TRADUCI IN

 

GROTTE DI OLIERO

 

Situate nella valle del Brenta, in comune di Valstagna, le sorgenti dell'Oliero sono gli scarichi idrici più importanti del massiccio carsico dei Sette Comuni e le più grandi sorgenti valchiusane d'Europa. Le grotte attualmente aperte al pubblico sono quattro: dalle due più in basso scaturisce il fiume Oliero, mentre i due "covoli" superiori, antichi sbocchi delle medesime sorgenti, sono ora asciutti. Attraversando il suggestivo parco delle grotte, un viottolo sale tortuosamente a raggiungere il covolo degli assassini ed il covolo delle sorelle; il primo di questi sembra sia stato abitato nell'antichità, come testimoniano alcuni utensili ritrovati nel corso di passati scavi.

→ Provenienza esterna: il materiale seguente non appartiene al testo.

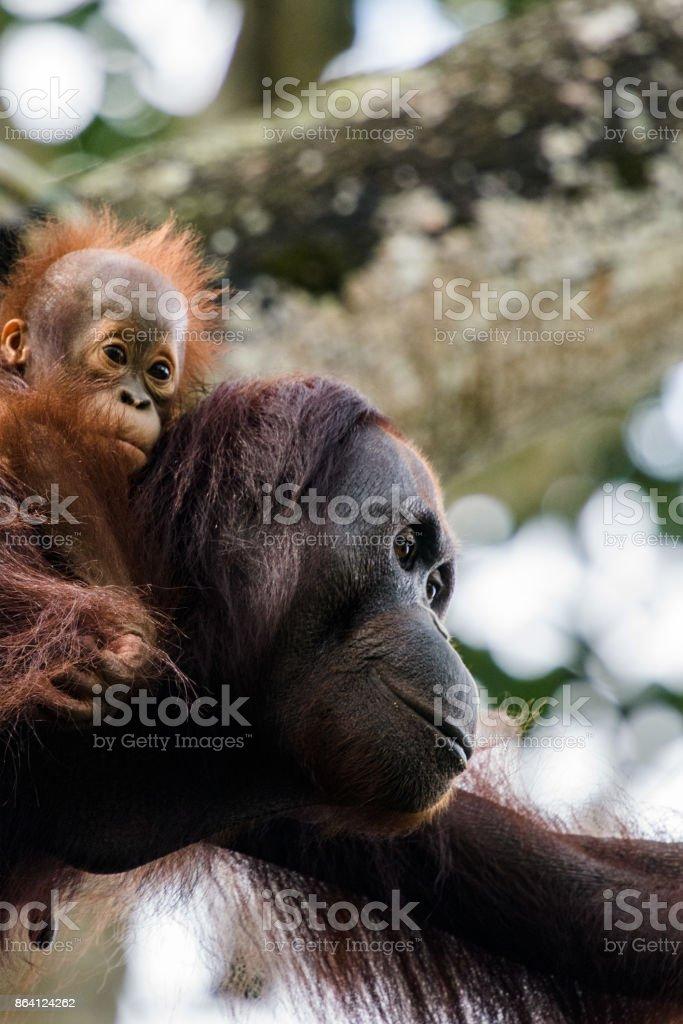 Orangutan Child Piggyback On Mummy royalty-free stock photo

Li sovrastano altissime pareti rocciose sulle quali si può ammirare un ricco campionario della flora rupestre, primo fra tutti in bellezza il Raponzolo di roccia. Si scende quindi a raggiungere la conca tra le due grotte principali, completamente circondata dalle freschissime acque sorgive ed immersa nel verde di piante secolari.

 

Vicinissima si apre la bassa e larga imboccatura del covolo dei Siori o grotta Parolini, dal nome del suo scopritore che la esplorò nel 1822. La temperatura dell'aria all'interno della grotta è di 12 gradi, quella dell'acqua di quasi 9: tali valori si mantengono costanti in tutto l'arco dell'anno. La sorgente dell'Oliero ospita nelle sue acque un raro fossile vivente: il Proteo, un anfibio troglobio presente solo nelle cavità del Carso triestino e sloveno. Il Parolini ne portò qui alcuni esemplari per verificare se esso potesse ambientarsi e svilupparsi anche nella sua grotta: perso di vista, non se ne seppe più nulla fino ad un avvistamento di alcuni speleosub nel 1964, segno evidente che l'esperimento era pienamente riuscito. Ma ritorniamo al mondo geologico. Ammirati lungo il percorso lacustre i vari concrezionamenti della volta, si scende all'imbarcadero interno, raggiungendo subito dopo la sala della colata: è questa una cascata di stalattiti alabastrine, alta ben quattordici metri, che discendono ad onde, si uniscono, si accavallano, infine si dividono, in un bizzarro sovrapporsi di forme e di colori. Altre sale più interne si diramano da questa partendo da qualche decina di metri più in alto: sono i rami alti, appannaggio esclusivo degli speleologi, esplorate compiutamente alcuni anni fa dal Gruppo Grotte Giara di Valstagna.